Interview on 10/27/2021 at 1315 with the Director of Case Management, CM #9 revealed "...my expectation was the case manager would document notes on anything completed for the patient in the record..." Interview revealed not following up with PT recommendations for HHPT was a "missed" step. Interview revealed that when the Order and Certification for Home Health Services Form was completed and signed by the doctor, that case management staff would follow through with the referral. Interview revealed that home health physical therapy for Patient #2 was not completed.

Interview on 10/27/2021 at 1525 with discharging physician, MD #5 revealed "...I agree we did want home health physical therapy...I get that sheet [Certification for Home Health Agencies: Physician authorization for HHPT] to the case manager.
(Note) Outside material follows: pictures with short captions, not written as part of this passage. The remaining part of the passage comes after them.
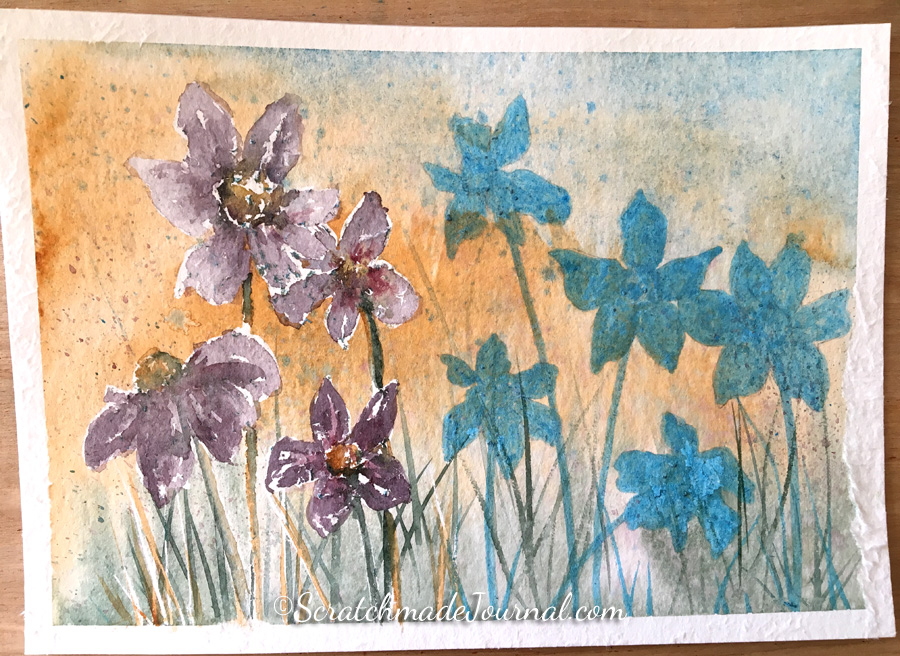 Review of Hahnemuhle Cornwall watercolor paper - ScratchmadeJournal.com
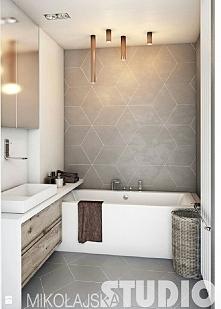 piękna łazieneczka :)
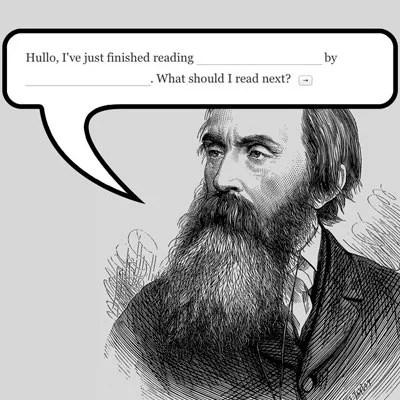 aplicaciones de libros
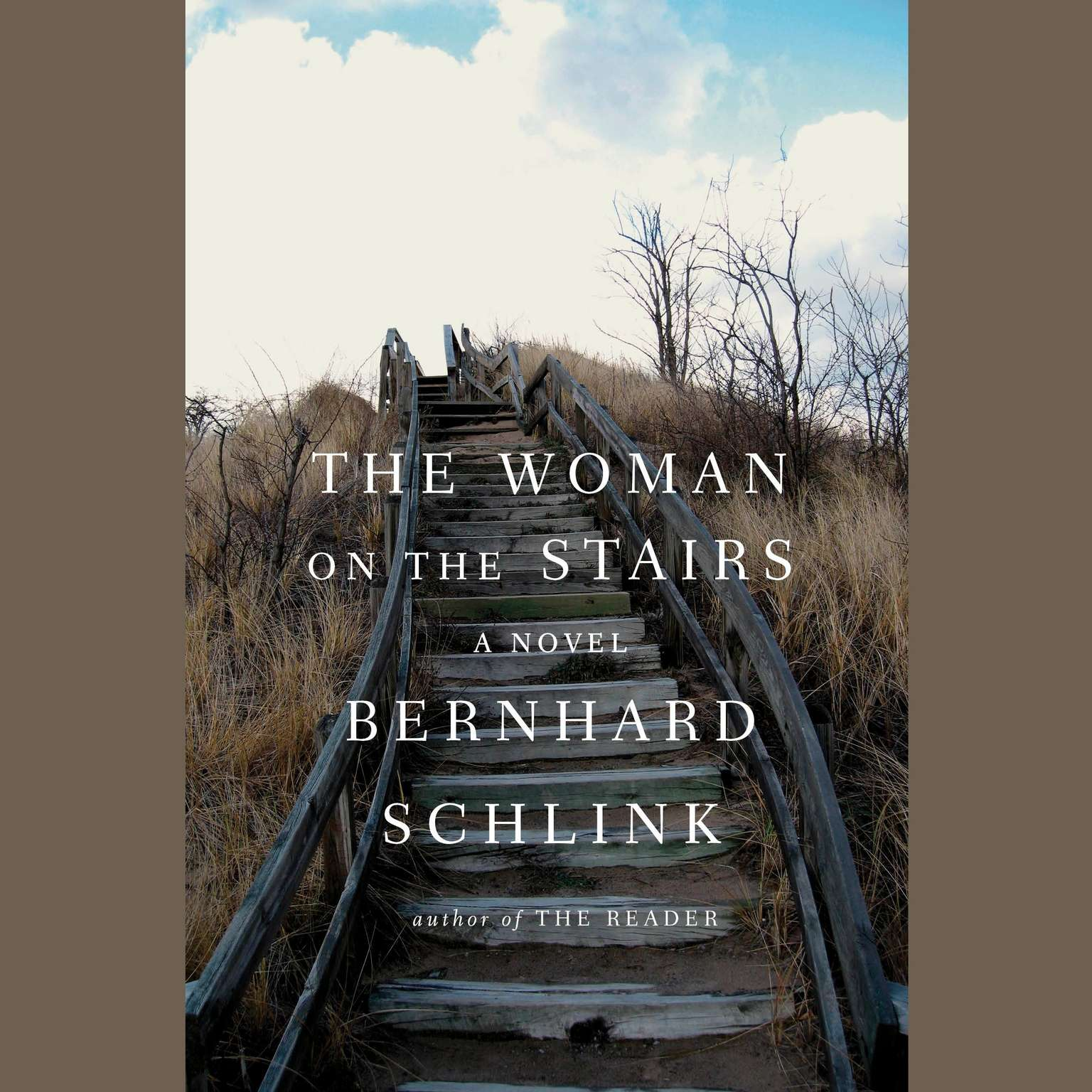 Printable The Woman on the Stairs: A Novel Audiobook Cover Art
It was probably (named) case manager because she did her O2....I am surprised the home health physical therapy wasn't ordered..." Interview revealed MD #2 completed an Order and Certification for Home Health Services form to order home health physical therapy at discharge for Patient #2. The form was given directly to case management staff or placed in the front of the patient's physical chart at the desk for case management to retrieve. Interview revealed that the discharging MD #2 had completed the order for home health referral for Patient #2.

Telephone interview on 10/28/2021 at 1035 with discharge RN #8 revealed "...I recall this patient. I discussed the O2 tank with the patient and the son. I don't recall discussing home health services..." Interview revealed that case management handles the set up for home health referrals. Interview revealed that RN #8 did not recall discussing home health physical therapy with Patient #2 on discharge.

Interview on 10/28/2021 at 1045 with Patient #2's Case Manager, CM #7 revealed "...as far as (named patient) I did not have any communication in huddle, or in the chart for a HHPT referral. Normally I can review the charts but with high census and acuity, I was not able too. Generally, I rely on huddle with the physician to receive that communication. I look for the certification signed order from the doctor to set up home health services. If I had received that communication, it would be in the record. There would have been a note. I did not talk with family regarding home health physical therapy. Interview revealed home health physical therapy was not completed for patient #2.